Awards The prize money provided for the competitions is funded through the AIAA Foundation. The monetary awards may differ for each competition, with a maximum award of $1,000. The award amounts are listed below. The top three design teams will be awarded certificates. One representative from the first place team may be invited by the Technical Committee responsible for the RFP to make a presentation of their design at an AIAA forum. A travel stipend may be available for some competitions, with a maximum travel stipend of $750 which may be used to help with costs for flight, hotel, or conference registration to attend an AIAA forum.

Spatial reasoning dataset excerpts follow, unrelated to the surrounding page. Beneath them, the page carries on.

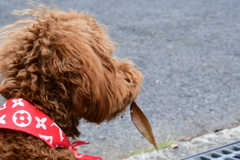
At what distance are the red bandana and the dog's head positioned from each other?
64 mm

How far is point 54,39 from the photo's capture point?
1952mm

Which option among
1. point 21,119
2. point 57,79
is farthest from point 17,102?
point 57,79

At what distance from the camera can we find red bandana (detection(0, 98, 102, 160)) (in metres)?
1.78

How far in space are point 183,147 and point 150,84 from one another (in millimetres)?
1804

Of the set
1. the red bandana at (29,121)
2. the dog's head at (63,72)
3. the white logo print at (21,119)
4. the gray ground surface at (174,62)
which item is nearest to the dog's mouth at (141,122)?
the dog's head at (63,72)

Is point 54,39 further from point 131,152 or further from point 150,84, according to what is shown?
point 150,84

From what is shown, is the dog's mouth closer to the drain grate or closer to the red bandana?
the red bandana

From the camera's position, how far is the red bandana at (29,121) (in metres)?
1.78

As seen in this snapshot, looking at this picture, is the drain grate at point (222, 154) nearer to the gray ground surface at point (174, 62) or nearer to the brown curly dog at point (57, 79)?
the gray ground surface at point (174, 62)

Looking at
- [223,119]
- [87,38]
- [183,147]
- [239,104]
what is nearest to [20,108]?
[87,38]

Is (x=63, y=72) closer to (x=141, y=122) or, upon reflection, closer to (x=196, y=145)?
(x=141, y=122)

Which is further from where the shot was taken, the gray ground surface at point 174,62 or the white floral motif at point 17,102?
the gray ground surface at point 174,62

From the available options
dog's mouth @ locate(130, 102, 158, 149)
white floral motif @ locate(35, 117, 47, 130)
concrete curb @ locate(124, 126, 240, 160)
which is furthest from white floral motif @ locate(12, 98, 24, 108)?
concrete curb @ locate(124, 126, 240, 160)

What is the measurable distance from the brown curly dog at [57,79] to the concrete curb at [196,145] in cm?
145
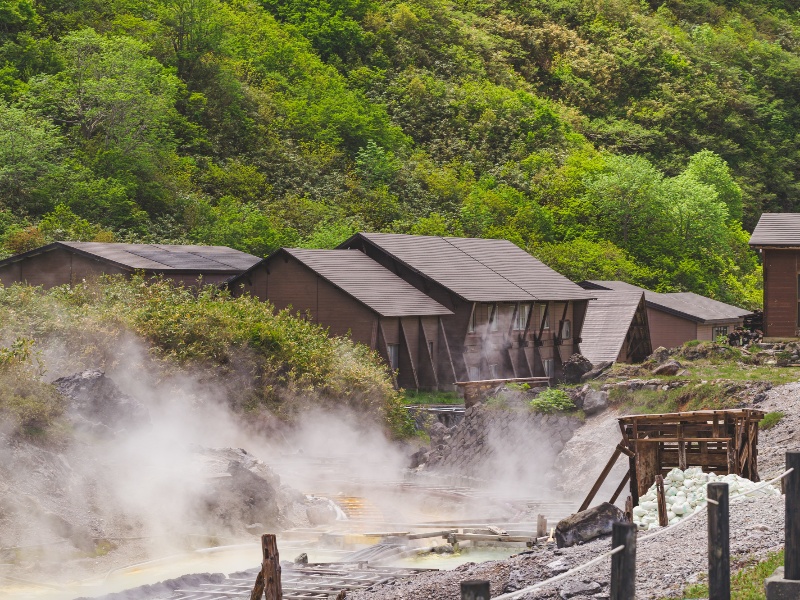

Aircraft Design Competitions Graduate Team Aircraft - Advanced Pilot Training Aircraft Undergraduate Team Aircraft Hybrid-Electric General Aviation Aircraft (HEGAA) Undergraduate Individual Aircraft Close Air Support Aircraft (A-10 Replacement) o 1 st Place: $1,000; 2 nd Place: $500; 3 rd Place: $300 Engine Design Competition Undergraduate Team Engine Candidate Engines for a Next Generation Supersonic Transport o 1 st Place: $500; 2 nd Place: $250; 3 rd Place $125 Space Transportation Competition Undergraduate Team Space Transportation Pluto Orbiter Space Design Competition Undergraduate Team Space Design Lunar Prospecting Structures Design Competition Graduate Team Structures Fuselage Design Undergraduate Team Structures Supersonic Wing

Proposal Requirements The technical proposal is the most important factor in the award of a contract. It should be specific and complete. While it is realized that all of the technical factors cannot be included in advance, the following should be included: Demonstrate a thorough understanding of the Request for Proposal (RFP) requirements. Describe the proposed technical approaches to comply with each of the requirements specified in the RFP, including phasing of tasks. Legibility, clarity, and completeness of the technical approach are primary factors in evaluation of the proposals. Particular emphasis should be directed at identification of critical, technical problem areas. Descriptions, sketches, drawings, systems analysis, method of attack, and discussions of new techniques should be presented in sufficient detail to permit engineering evaluation of the proposal. Exceptions to proposed technical requirements should be identified and explained. Include tradeoff studies performed to arrive at the final design. Provide a description of automated design tools used to develop the design. Basis for Judging The AIAA Technical Committee that developed the RFP will serve as the judges of the final reports. They will evaluate the reports using the categories and scoring listed below. The judges reserve the right to not award all three places. Judges decisions are final. 1. Technical Content (35 points) This concerns the correctness of theory, validity of reasoning used, apparent understanding and grasp of the subject, etc. Are all major factors considered and a reasonably accurate evaluation of these factors presented? 2. Organization and Presentation (20 points) The description of the design as an instrument of communication is a strong factor on judging. Organization of written design, clarity, and inclusion of pertinent information are major factors. 3. Originality (20 points) The design proposal should avoid standard textbook information, and should show the independence of thinking or a fresh approach to the project. Does the method and treatment of the problem show imagination? Does the method show an adaptation or creation of automated design tools? 4. Practical Application and Feasibility (25 points) The proposal should present conclusions or recommendations that are feasible and practical, and not merely lead the evaluators into further difficult or insolvable problems.